(MENAFN- AFP) As Roberto Azevedo takes the helm of the World Trade Organization Sunday, observers say he must move swiftly to revive deadlocked trade talks and restore confidence in the body.
"The new director general faces a big job. He needs to move rather quickly and assertively. He must be bold," Sergio Marchi, Canada's former trade minister and WTO ambassador, told AFP.
Brazilian career diplomat Azevedo replaces Frenchman Pascal Lamy, who spent eight years at the head of the organisation that sets the rules for global commerce.
Reached by AFP three days before the handover, Azevedo said he would not be talking to reporters before he heads to St Petersburg next week for a G20 summit.
Lamy meanwhile told Swiss public radio last week that he planned to return home to Normandy in northern France on his first day off the job and "take the time to think."
It's understandable that the 66-year-old might need to catch his breath: he says he has logged some 450,000 kilometres (280,000 miles) of travel on average each year as head of the WTO -- equivalent to 10 trips around the world -- in his bid to bring the world's decision makers to the table and unlock stalled global trade talks.
Lamy, a former European Union trade commissioner, has overseen a vast expansion of the world trade body to 159 member countries -- 11 more than eight years ago, with Russia a notable addition.
And it was under his leadership that the organisation was granted the right to take part in G20 summits.
However, little progress has been made towards reviving the so-called "Doha Round" of talks, launched in 2001 to craft a global accord on opening markets and removing trade barriers such as subsidies, excessive taxes and regulations, in order to harness international commerce to develop poorer economies.
But differences over the give and take needed have fuelled clashes notably between China, the European Union, India and the United States, and left the talks stalled for years, leading many countries to shift focus to bilateral and regional deals.
"Not much to show for his eight years, unfortunately," Marchi said, lamenting that "the institution's credibility has taken a heavy hit."
At the same time, global trade has shifted over the past eight years to reflect the growing importance of developing economies.
As a sign of the times, almost all of the nine candidates that put their name in the hat to replace Lamy came from emerging nations.
Following a drawn-out nomination process, Azevedo, who had been Brazil's ambassador to the WTO since 2008, was picked and observers say he will need to hit the ground running.
His first major challenge comes with the WTO's next ministerial meeting, set for December in Bali, which is widely seen as decisive for the future.
If Azevedo succeeds at making progress in Bali, "we can increase the confidence of everyone that the WTO is still a place for doing meaningful business," US ambassador to the WTO, Michael Punke.

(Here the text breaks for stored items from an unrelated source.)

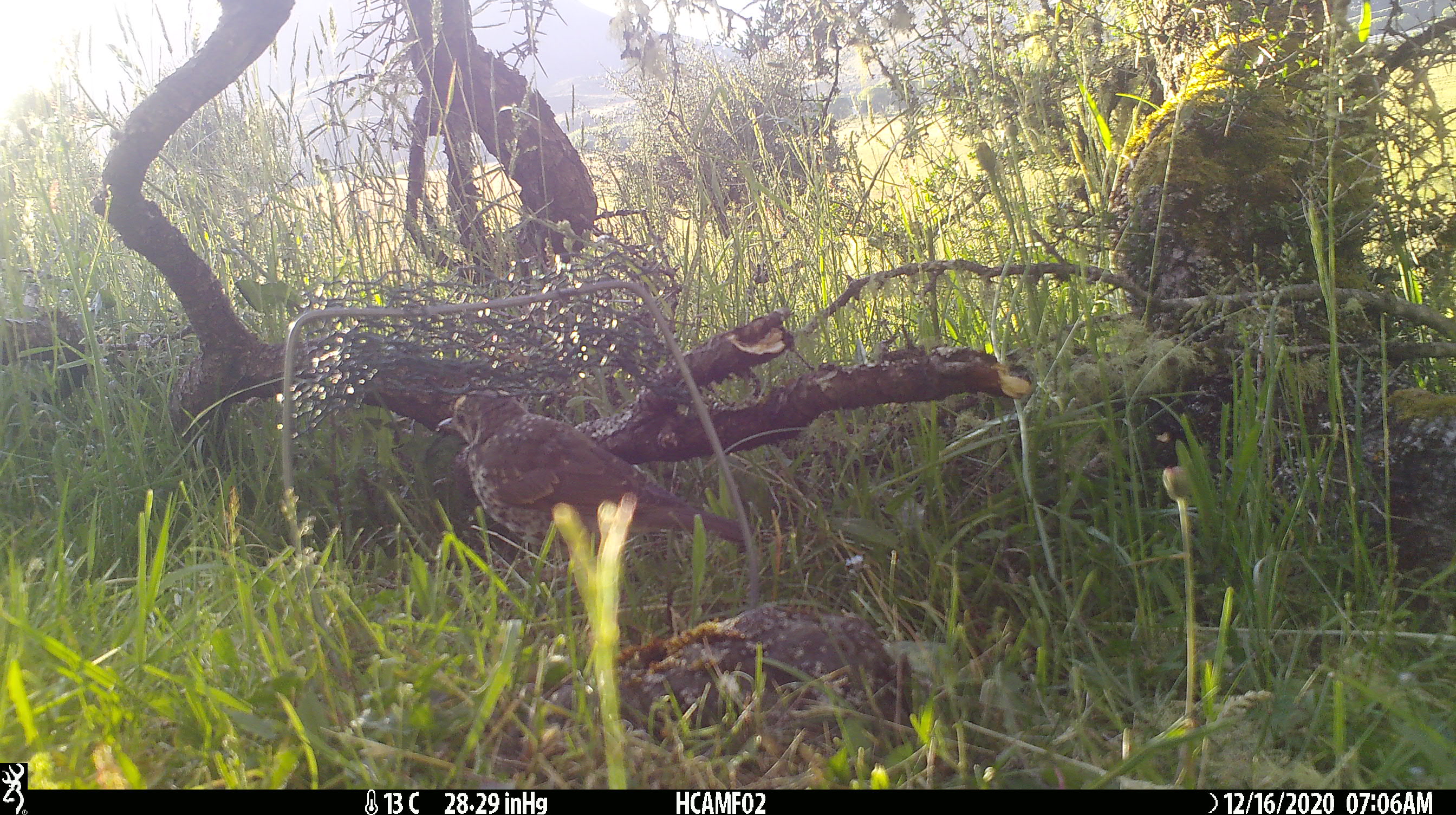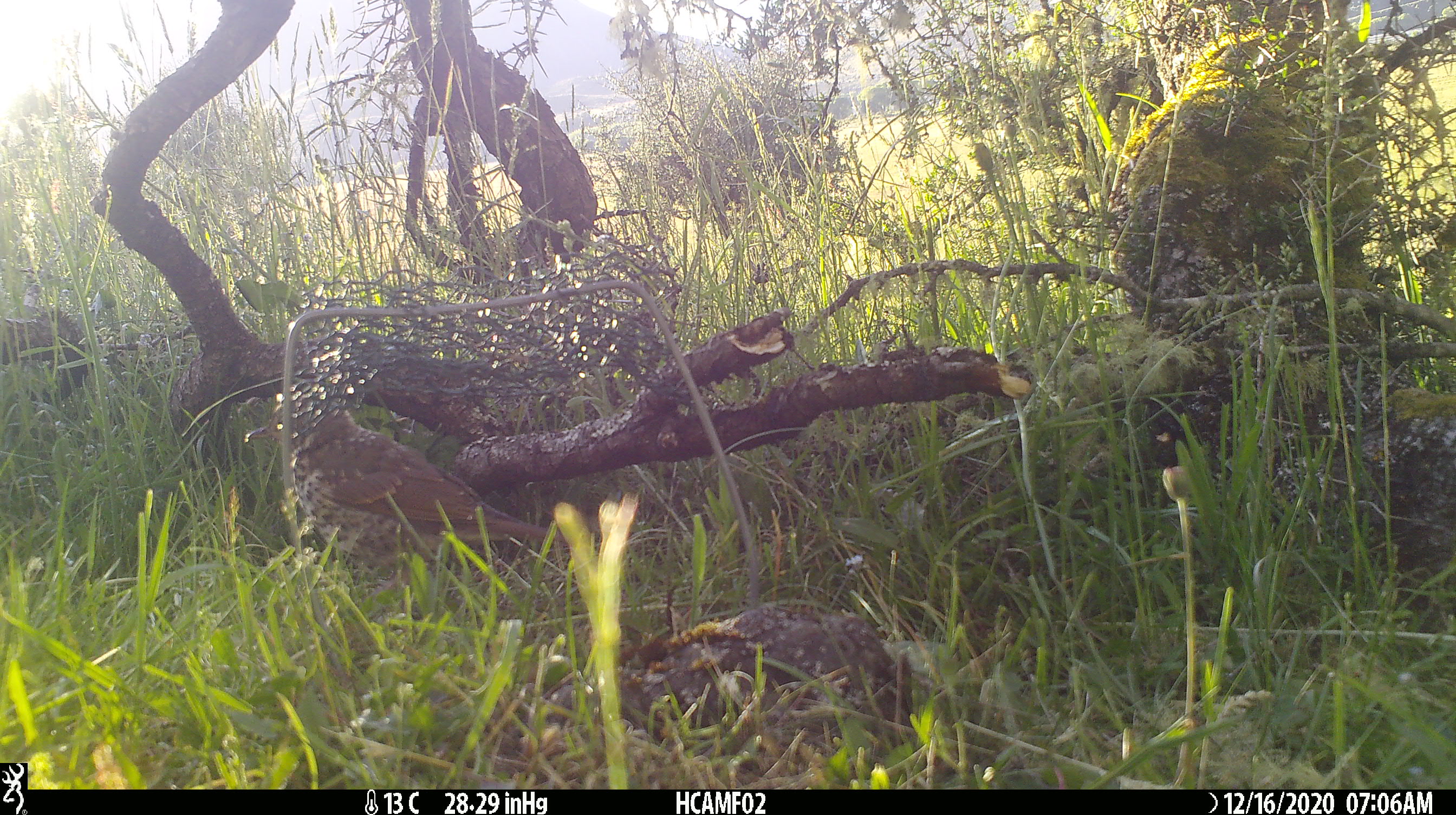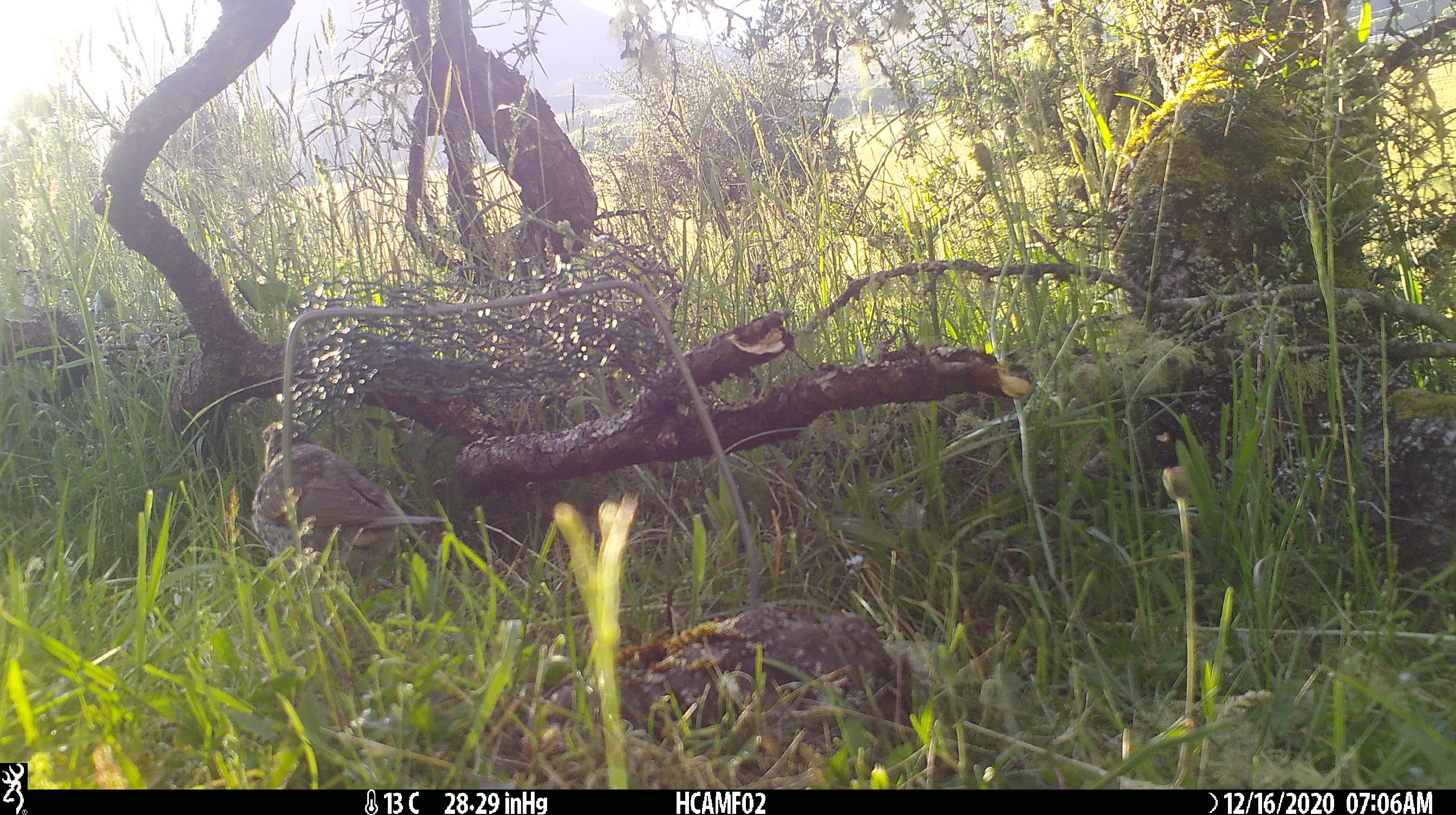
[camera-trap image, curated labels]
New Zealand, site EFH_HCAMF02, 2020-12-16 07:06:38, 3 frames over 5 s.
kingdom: Animalia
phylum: Chordata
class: Aves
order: Passeriformes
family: Turdidae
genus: Turdus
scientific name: Turdus philomelos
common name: song thrush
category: thrush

But "if we fail at Bali, I think we confirm people's worst fears that Geneva is not a place where very much is getting done today."
But whatever the case, after December "the (trade) universe is going to look different," Punke said.
Outgoing WTO chief Lamy has warned that "failure at Bali would have a long lasting damaging effect on the WTO."
Azevedo, who has already appointed a new team of deputy directors, including the first Chinese national to ever hold such a position within the WTO, has hinted he will face the challenge head-on.
Shortly after his nomination in May, he vowed "to restore the WTO to the role and pre-eminence it deserves and must have."
While acknowledging that Bali will be tough, he said success was essential.
"By solving the round, we would be taking the organisation away from paralysis," he said.
Azevedo enjoys a reputation as a consensus-builder who knows the WTO system inside out.
"I think he has the ability to be that honest broker that we need," Punke said.
The new WTO director general is set to present his official programme in Geneva to WTO's executive, made up of ambassadors of all the member states, on September 9.
As for Lamy's plans, he insisted this week to the Tribune de Geneve daily he had "no intention of retiring completely."
Amid speculation that he might be eyeing a move into French politics, he told the paper he had "never refused to serve my country," but insisted that he had "passed the age of chasing ministerial positions."